Others would argue that taking a stance on this would alienate droves of people. That may be true. But Jesus didn’t chase down the rich man and apologize and say that he could keep his wealth (Matthew 19:16-24). He allowed the man to walk away because his heart was not prepared to fully surrender to God.
Several years ago, I was in a Bible study in which a couple talked about “eligibility” for marriage. In other words, churches should consult the Bible to determine if a couple has met the requirements to be Biblically “eligible” to be married. After all, if we’re going to refuse marriage to homosexuals on Biblical grounds, shouldn’t we be willing to take the same stance towards divorcees?
I’m not saying this would be easy. I don’t have the answer for all of the specific scenarios out there. What I’m saying is this. If we want to show the world that we truly believe the Bible is the true word of God then we have to be willing to live by even the parts we don’t like or understand. I don’t like the idea of denying marriage to anybody who wants to get married, but as I said last week, I didn’t create marriage, God did. Therefore he gets to decide what it is and who is eligible.
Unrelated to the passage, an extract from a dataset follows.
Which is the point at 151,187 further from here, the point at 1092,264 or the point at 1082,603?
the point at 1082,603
And if we think that only bad things can come from standing firm on this then we’re selling God short. Who knows what blessings God has in store for those who follow Him even when it’s hard? At the very least, if we started taking a Biblical stance towards re-marriage, maybe Christians would understand that God is serious about divorce and we wouldn’t have the highest divorce rate in the nation.
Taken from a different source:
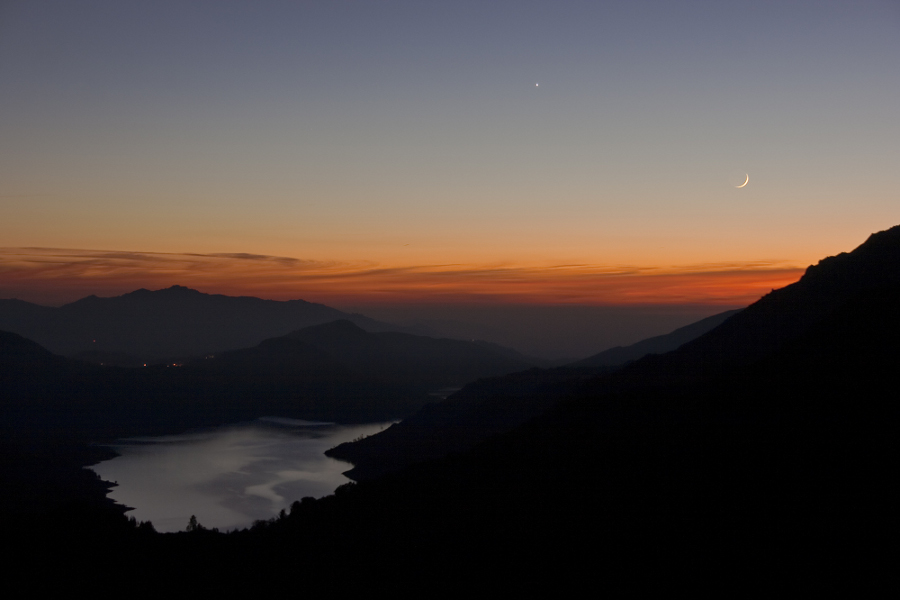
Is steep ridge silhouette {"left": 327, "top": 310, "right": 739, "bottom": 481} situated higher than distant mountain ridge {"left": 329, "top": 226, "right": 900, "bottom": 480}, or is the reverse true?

Don’t agree with me on this? That’s fine. But ask yourself, what is your Biblical reason for your stance? Not sure? Ask your pastor or priest. But when you ask, make sure to ask for Biblical clarification on why divorcees are eligible for re-marriage while homosexual couples are not eligible. I’m definitely not a Bible scholar, but I can’t find any verse that would explain why one and not the other.
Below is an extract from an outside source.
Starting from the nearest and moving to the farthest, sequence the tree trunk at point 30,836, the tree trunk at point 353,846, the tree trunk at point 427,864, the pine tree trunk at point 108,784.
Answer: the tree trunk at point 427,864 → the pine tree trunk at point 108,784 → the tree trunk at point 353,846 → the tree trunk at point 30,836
As hard as it may be, it’s time we start showing the world and our God that the only thing we pick and choose is the Bible in its entirety.
3 comments:
So you DID decide to do this! I am so glad, Nick -- my heart has been heavy about this same subject lately. I'll email you with the particulars.
You are SO right-on with this, though -- just because it may seem "harsh" to not allow divorced people to remarry doesn't mean it is not the standard Jesus asks us to uphold. As you said, we can't pick and choose which parts of the Bible we embrace as truth, and which ones are negotiable.
I applaud your courage in addressing this.
--He then goes on in verse 9, “I tell you that anyone who divorces his wife, except for marital unfaithfulness, and marries another woman commits adultery.”
By that statement, when marital unfaithfulness enters the picture, that situation becomes the exception, and should that couple divorce, the unfaithful spouse would not be able to remarry, agreed, but the faithful spouse would. During my difficult marriage, I counseled with many people who told me that if I were to divorce him, I would not be eligible to remarry. That saddened me and made me stay in an unhappy and unhealthy marriage in the attempt to make it work. When my husband had an affair, it was made clear to me that I was then able to divorce him and still be eligible to remarry in the future because of his infidelity. Someone also did biblical research and told me that because he had been unfaithful to his first wife, he was not even eligible to marry me, and therefore our marriage was not even valid. I don't know about that, but I was glad to know that I could leave the situation and still be eligible for marriage. So, don't forget to include the exceptions in your description of what God has said.
You're right Colleen. That is an exception that is listed in the Bible and I probably should have mentioned it. Most Christians who divorce do not fit this exception, though, so my main focus was the majority.